Si è creduto per tempo che fosse stato il
messianismo escatologico della religione il fomite della catastrofe
antropologica del moderno. Oggi siamo passati dal servizio alla Storia al
servizio al Mercato, ma l’uomo non è ancora mai al centro della esistenza
storica. L’Europa, a poche generazioni dal disastro mondiale, riprende ad avere
rigurgiti razzistici e xenofobi da cui pareva si fosse liberata avendo adottato
ideologie e sistemi democratici. Ciò è intollerabile a una coscienza moralmente
coltivata, ma anche comprensibile per chi sia stato allevato alle ideologie
edonistiche del materialismo economicistico, che vede nell’uomo il consumatore
o il concorrente potenziale, e dal politicismo della lotta partitica di massa,
che insegna a scorgere nell’uomo il nemico anziché il convivente. Sono criteri
perversi di concepire i rapporti umani, ma omologati dalle ideologie dominanti,
accreditate a sua volta dalla tradizione culturale occidentale.
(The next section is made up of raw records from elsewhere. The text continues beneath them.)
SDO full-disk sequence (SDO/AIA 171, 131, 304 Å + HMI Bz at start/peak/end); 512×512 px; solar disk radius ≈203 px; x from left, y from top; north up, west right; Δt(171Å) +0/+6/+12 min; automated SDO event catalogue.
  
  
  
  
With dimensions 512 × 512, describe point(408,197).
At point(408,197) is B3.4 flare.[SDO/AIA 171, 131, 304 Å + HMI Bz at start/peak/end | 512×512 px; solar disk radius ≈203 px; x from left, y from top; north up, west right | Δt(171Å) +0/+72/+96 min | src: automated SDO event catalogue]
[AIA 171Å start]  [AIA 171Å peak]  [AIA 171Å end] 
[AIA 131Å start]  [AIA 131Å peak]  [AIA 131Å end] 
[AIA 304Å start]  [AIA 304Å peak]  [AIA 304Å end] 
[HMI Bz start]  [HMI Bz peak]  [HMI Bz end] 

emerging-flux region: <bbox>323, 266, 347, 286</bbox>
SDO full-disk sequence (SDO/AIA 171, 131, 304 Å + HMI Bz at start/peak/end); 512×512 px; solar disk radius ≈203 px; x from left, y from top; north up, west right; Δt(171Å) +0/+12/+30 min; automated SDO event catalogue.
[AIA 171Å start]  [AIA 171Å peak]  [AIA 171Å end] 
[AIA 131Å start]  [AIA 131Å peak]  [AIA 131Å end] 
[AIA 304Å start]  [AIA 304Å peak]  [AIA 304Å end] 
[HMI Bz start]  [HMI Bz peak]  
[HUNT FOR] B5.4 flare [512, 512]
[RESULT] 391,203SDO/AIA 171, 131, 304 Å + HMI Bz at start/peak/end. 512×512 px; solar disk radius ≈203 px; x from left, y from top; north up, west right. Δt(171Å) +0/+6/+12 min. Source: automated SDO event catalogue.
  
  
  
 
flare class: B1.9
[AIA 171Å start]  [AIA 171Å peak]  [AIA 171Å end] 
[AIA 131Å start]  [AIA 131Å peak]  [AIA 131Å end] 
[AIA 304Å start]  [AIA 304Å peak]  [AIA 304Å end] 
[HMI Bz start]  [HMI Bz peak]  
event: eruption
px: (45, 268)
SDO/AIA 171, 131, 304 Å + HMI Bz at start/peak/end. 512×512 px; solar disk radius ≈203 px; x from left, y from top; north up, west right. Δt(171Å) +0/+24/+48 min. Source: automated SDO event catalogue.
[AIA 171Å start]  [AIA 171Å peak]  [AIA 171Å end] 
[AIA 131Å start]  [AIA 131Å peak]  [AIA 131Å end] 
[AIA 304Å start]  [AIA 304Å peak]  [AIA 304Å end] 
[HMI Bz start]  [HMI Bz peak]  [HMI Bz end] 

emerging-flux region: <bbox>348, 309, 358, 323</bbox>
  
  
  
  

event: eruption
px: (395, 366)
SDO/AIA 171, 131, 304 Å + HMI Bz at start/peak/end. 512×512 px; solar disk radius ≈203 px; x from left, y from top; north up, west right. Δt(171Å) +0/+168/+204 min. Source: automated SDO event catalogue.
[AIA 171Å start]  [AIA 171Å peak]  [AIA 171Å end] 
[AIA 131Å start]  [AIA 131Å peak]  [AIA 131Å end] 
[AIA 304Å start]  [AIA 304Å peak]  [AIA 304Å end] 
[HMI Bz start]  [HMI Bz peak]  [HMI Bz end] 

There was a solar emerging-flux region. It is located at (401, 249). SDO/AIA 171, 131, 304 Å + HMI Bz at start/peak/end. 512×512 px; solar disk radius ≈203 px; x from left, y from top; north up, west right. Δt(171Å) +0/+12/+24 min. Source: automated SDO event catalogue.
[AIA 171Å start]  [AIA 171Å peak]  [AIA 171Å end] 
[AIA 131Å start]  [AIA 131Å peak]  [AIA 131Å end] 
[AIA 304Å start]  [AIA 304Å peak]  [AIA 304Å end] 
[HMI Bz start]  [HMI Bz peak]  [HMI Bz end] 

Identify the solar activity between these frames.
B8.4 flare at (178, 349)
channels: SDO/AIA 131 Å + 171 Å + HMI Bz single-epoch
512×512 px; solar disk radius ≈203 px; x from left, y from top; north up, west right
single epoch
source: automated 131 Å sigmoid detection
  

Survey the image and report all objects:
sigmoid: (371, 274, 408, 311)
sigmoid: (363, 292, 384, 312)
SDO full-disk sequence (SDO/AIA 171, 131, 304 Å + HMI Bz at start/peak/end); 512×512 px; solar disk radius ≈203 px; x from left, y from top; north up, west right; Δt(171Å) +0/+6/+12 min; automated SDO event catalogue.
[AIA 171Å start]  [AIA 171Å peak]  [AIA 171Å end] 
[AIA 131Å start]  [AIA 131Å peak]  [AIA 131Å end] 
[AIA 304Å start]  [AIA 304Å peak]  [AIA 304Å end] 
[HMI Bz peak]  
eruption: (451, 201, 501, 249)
Le loro motivazioni teoriche non sono di dominio
pubblico ma la logica che le sostiene si diffonde nelle masse e diventa
mentalità corrente, dilagante e pervasiva come lo è l’istinto della specie non
moralmente infrenato e corretto. Ma la scommessa della fede cristiana è di far
emergere dal naufragio spirituale, operato dalla pedagogia dell’assuefazione
all’innato gene egoista, la natura divina dell’uomo, la sua possibilità unica
di concepirsi come coscienza del mondo e testimone del tempo. Solo all’interno
di una siffatta antropologia è possibile vedere nell’esperienza esistenziale
del Cristo la vicenda eterna di ogni uomo di ogni tempo, e perciò nella Sua
storia quella stessa dell’umanità. Va da sé che l’umanità di ogni uomo non sia l’astratta umanità idoleggiata dal
razionalismo moderno, che sotto sembianze di Popolo, Classe, Razza, Nazione o
Religione ha immolato innumeri vittime umane.
Se la ragion di Stato sceglie Barabba, l’uomo di
fede sceglie coraggiosamente Gesù. Dopo aver visto crollare Imperi e Stati che
parevano eterni e preservarsi la sua fede, non ha neppure più bisogno di
nascondersi pavidamente come Pietro alle folle.